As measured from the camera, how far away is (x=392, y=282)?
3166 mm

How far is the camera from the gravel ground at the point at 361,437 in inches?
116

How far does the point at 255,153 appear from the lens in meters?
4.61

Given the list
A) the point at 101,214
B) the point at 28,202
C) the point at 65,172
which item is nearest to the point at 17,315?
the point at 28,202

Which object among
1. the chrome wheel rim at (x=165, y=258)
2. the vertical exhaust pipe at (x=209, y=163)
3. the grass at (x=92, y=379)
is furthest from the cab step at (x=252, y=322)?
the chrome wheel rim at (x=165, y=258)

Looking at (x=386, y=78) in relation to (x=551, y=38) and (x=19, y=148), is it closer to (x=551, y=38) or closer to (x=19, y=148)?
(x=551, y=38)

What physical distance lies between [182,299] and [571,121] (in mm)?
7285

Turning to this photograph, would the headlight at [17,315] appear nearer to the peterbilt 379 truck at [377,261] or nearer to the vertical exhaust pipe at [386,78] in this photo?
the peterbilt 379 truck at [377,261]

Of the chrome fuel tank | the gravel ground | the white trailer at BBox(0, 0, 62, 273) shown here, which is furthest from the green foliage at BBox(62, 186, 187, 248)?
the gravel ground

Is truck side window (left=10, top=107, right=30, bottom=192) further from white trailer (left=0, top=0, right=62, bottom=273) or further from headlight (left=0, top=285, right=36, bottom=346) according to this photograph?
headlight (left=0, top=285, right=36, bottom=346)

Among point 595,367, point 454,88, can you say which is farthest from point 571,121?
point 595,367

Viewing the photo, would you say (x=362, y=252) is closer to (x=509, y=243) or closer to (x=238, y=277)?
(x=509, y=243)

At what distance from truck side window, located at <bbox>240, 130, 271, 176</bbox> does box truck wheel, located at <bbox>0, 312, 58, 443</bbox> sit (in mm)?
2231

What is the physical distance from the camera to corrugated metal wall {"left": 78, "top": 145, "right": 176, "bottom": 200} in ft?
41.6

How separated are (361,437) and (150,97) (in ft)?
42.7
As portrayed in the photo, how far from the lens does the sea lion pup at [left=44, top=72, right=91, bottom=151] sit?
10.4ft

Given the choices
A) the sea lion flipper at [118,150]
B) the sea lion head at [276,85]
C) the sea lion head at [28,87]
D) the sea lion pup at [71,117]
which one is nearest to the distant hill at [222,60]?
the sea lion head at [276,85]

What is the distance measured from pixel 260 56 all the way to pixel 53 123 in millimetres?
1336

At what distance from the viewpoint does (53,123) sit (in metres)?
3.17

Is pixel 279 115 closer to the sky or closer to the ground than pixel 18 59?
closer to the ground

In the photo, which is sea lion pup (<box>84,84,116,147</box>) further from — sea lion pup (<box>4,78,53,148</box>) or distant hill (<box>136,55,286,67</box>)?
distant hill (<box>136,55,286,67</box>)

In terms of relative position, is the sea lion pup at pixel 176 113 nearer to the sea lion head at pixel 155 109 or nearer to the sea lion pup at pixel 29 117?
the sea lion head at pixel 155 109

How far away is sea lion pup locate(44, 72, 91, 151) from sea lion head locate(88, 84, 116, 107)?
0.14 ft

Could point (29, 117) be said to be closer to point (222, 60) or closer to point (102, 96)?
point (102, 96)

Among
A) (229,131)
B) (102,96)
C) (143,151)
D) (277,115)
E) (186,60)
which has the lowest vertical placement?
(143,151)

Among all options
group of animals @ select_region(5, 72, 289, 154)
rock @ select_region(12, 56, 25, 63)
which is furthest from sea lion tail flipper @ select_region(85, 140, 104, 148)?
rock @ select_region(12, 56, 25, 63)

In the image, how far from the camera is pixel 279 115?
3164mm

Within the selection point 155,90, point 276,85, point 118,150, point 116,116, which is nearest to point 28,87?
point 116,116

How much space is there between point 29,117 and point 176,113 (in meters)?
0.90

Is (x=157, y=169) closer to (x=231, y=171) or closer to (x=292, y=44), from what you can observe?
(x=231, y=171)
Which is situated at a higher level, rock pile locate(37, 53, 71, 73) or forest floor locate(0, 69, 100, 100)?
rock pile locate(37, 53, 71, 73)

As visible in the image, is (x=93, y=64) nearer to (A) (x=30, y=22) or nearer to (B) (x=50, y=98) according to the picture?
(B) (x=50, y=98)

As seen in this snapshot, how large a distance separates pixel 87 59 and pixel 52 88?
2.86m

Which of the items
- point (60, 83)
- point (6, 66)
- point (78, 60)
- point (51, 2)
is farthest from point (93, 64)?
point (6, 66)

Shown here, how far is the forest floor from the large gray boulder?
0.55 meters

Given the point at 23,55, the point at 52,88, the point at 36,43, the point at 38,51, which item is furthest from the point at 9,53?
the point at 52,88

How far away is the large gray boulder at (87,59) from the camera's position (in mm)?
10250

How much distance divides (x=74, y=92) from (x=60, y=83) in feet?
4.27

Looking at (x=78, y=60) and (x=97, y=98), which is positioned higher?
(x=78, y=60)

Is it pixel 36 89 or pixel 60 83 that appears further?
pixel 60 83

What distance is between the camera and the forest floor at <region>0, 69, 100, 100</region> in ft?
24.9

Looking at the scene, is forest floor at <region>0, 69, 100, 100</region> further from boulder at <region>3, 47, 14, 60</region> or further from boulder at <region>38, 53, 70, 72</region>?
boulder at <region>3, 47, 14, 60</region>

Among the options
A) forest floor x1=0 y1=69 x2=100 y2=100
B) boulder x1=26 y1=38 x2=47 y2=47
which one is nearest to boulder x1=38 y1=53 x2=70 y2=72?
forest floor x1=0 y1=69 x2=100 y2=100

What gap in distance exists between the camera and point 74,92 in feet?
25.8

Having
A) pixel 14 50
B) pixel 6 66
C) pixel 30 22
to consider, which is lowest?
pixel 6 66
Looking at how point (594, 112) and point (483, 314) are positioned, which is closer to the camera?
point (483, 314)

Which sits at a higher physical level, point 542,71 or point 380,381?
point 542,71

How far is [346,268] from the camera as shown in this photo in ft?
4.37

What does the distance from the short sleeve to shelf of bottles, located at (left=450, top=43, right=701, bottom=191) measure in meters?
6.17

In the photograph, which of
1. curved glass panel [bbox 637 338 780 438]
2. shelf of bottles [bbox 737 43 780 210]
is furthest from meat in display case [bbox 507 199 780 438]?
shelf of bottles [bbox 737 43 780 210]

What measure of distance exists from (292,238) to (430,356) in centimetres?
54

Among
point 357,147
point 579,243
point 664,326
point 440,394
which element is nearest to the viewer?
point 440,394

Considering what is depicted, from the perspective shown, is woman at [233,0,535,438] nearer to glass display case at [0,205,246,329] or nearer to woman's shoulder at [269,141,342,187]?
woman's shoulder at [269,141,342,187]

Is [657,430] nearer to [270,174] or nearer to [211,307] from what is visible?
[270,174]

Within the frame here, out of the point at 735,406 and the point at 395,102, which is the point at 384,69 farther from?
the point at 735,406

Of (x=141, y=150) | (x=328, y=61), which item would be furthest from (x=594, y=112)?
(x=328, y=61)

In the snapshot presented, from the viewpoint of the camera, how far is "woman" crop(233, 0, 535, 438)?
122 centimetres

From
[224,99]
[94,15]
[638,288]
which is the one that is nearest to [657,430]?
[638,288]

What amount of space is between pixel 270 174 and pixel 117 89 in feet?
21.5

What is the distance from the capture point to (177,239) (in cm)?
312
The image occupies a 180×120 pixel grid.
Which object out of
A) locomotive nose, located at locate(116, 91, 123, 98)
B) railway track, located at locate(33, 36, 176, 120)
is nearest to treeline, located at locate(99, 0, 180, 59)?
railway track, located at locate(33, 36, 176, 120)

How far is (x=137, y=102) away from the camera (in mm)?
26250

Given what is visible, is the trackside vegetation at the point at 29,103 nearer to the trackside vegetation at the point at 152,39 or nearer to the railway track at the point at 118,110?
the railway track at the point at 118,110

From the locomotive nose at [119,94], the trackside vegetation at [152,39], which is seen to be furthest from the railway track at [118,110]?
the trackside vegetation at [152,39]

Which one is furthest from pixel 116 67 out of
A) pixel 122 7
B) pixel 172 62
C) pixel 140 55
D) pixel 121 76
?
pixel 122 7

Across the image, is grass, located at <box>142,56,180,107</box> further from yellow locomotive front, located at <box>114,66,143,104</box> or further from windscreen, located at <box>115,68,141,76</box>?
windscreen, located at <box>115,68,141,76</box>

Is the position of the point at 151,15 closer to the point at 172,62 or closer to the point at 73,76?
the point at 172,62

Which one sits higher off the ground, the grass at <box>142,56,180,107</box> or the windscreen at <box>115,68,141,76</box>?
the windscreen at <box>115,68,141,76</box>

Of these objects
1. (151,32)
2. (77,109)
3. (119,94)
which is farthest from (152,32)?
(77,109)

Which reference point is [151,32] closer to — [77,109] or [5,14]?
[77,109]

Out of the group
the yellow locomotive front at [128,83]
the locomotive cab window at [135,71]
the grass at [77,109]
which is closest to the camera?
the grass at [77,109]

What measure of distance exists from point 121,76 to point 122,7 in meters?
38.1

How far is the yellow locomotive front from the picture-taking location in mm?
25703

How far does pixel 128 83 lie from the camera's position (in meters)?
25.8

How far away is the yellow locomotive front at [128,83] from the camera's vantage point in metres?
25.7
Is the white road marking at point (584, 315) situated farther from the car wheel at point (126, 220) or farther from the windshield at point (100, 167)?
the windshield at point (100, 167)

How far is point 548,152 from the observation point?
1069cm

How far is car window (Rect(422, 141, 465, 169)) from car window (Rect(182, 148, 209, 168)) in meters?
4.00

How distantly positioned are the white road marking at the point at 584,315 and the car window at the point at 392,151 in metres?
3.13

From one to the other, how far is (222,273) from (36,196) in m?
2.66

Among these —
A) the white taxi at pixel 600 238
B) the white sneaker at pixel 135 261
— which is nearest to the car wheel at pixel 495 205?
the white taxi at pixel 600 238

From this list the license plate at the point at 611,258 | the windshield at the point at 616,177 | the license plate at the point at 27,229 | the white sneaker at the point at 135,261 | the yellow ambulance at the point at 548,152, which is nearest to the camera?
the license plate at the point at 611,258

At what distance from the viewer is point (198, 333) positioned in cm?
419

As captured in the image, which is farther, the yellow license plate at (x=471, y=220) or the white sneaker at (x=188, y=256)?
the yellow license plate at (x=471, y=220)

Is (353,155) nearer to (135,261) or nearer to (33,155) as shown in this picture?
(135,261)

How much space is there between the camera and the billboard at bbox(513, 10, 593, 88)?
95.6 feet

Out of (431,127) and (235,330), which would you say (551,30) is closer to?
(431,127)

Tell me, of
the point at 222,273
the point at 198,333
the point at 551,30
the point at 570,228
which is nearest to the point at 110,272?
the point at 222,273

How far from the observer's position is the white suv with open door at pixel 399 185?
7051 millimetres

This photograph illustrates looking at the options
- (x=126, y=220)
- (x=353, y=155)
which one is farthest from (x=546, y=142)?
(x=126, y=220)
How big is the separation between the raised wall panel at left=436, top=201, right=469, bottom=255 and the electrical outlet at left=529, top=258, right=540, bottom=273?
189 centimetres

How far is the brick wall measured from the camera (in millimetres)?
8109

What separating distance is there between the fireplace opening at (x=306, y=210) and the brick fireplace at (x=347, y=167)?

* _TASK TO COMPLETE_
Please rewrite the data as a numbered list, starting at the line that contains "Among these —" and ending at the line that contains "189 centimetres", with blank lines left out.

* _OUTPUT OF THE TASK_
1. Among these —
2. A) the white taxi at pixel 600 238
3. B) the white sneaker at pixel 135 261
4. — which is nearest to the car wheel at pixel 495 205?
5. the white taxi at pixel 600 238
6. From this list the license plate at the point at 611,258 | the windshield at the point at 616,177 | the license plate at the point at 27,229 | the white sneaker at the point at 135,261 | the yellow ambulance at the point at 548,152, which is nearest to the camera?
7. the license plate at the point at 611,258
8. At what distance from the viewer is point (198, 333) positioned in cm?
9. 419
10. As captured in the image, which is farther, the yellow license plate at (x=471, y=220) or the white sneaker at (x=188, y=256)?
11. the yellow license plate at (x=471, y=220)
12. Is (353,155) nearer to (135,261) or nearer to (33,155) as shown in this picture?
13. (135,261)
14. How much space is there between the camera and the billboard at bbox(513, 10, 593, 88)?
15. 95.6 feet
16. Out of (431,127) and (235,330), which would you say (551,30) is closer to?
17. (431,127)
18. Tell me, of
19. the point at 222,273
20. the point at 198,333
21. the point at 551,30
22. the point at 570,228
23. which is nearest to the point at 110,272?
24. the point at 222,273
25. How far from the observer's position is the white suv with open door at pixel 399 185?
26. 7051 millimetres
27. This photograph illustrates looking at the options
28. - (x=126, y=220)
29. - (x=353, y=155)
30. which one is farthest from (x=546, y=142)?
31. (x=126, y=220)
32. How big is the separation between the raised wall panel at left=436, top=201, right=469, bottom=255 and the electrical outlet at left=529, top=258, right=540, bottom=273?
33. 189 centimetres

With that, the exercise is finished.